Die Pflicht zur Faulheit Von Mathias Bröckers

Als im letzten April die Abschaffung von Feiertagen zur Sicherung der Rentenfinanzierung propagiert wurde, haben wir an dieser Stelle diese Kahlschlagpolitik als Kulturschande und Rückkehr zum Planeten der Affen gegeißelt. Außerdem haben wir, wozu es selten genug Anlaß gibt, den Freistaat Bayern als leuchtendes Vorbild hingestellt:

„Und so ist das Land der Bayern zu preisen für den Erhalt von Mariä Himmelfahrt, Dreikönig und anderer aussterbender Arten. Und es wäre grundfalsch, auch nur einen unserer säkularisierten, sinnentleerten christlichen Feiertage abzuschaffen, bevor nicht anderweitig Ersatz geschaffen ist und bevor es nicht gelingt, die verlorengegangene Fähigkeit zum Feiern – zum statischen Nicht-Tun und zur ekstatischen Überschreitung – wiederherzustellen. Was es braucht, wäre eine, quasi Post-Mitscherlisch'sche, ,Feierarbeit‘. Zuerst aber muß der Kahlschlags- Wahnsinn in Bonn gestoppt werden – und sei es mit einem Franz- Josef-Feiertag in Bayern.“

Mittlerweile gibt es einen weiteren Grund, dem Aussterben der Feiertage energisch entgegegenzutreten: den Treibhauseffekt. Eine Studie der globalen Temperaturdaten der letzten 14 Jahre hat zur allgemeinen Überraschung erbracht, daß es an Werktagen wärmer ist als an Wochenenden oder Feiertagen. Daß die Umgebung von Städten dank Autoverkehr und Fabrikschloten urbane Wärmeinseln bildet, die höhere Temperaturen aufweisen als die umliegenden Gebiete, war schon länger bekannt. Daß diese „Hotspots“ sich aber auch auf planetarischer Ebene bemerkbar machen, ist neu. Adrian Gordon vom „Flinders Institute for Atmospheric Sciences“ in Adelaide (Australien) fand bei der Temperaturanalyse von über 5.000 Tagen zwischen 1979 und 1992, daß Sonntag der kühlste Tag ist. Es folgt eine schrittweise Erwärmung, die ihren Höhepunkt am Mittwoch erreicht, um den Rest der Woche dann wieder abzukühlen. Warum sinkt die Temperatur schon donnerstags und freitags? Gordon erklärt das Rätsel mit der Tatsache, daß Feiertage häufig auf Donnerstage und Freitage fallen: „Mindestens zwei Prozent aller Donnerstage in den USA sind Feiertage.“ Darüber hinaus ist der Freitag der Feiertag der islamischen Welt, die im Fernen Osten schon alle Räder stillstehen läßt, während es im Westen immer noch Donnerstag ist.
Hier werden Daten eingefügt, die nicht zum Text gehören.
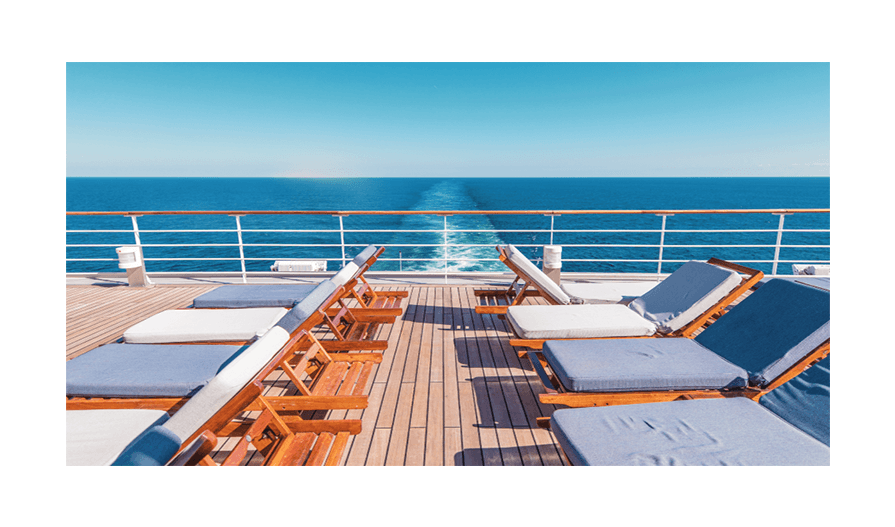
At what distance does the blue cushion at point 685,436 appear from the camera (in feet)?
3.70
Nun beträgt die globale Differenz zwischen Sonntagen und dem „heißen“ Mittwoch zwar gerade mal zwei Hundertstel Grad – aber dennoch birgt diese Untersuchung eine wunderbare Perspektive für die Abwendung der Klimakatastrophe: Feiertage und nochmals Feiertage. Denn was nützt es, wenn wir in 30 Jahren zwar mit sicherer Rente und voll pflegeversichert rumlümmeln, aber die Polkappen schmelzen ab und alles ersäuft? Also ganz klar: Feierarbeit ist angesagt, und das nicht nur der Kultur wegen, sondern zum Erhalt der gesamten Biosphäre. Wer hätte gedacht, daß das Recht auf Faulheit noch einmal zur Pflicht, ja zum kategorischen Imperativ werden würde? Aber genau so ist es. Denn wenn wir fortfahren, in unserem affenartigen Wachstumswahn Dampf zu machen, steht das Ergebnis jetzt schon fest: Die Erde wird in einen giftigen Backofen verwandelt. Es gibt nichts zu tun, packen wir's an!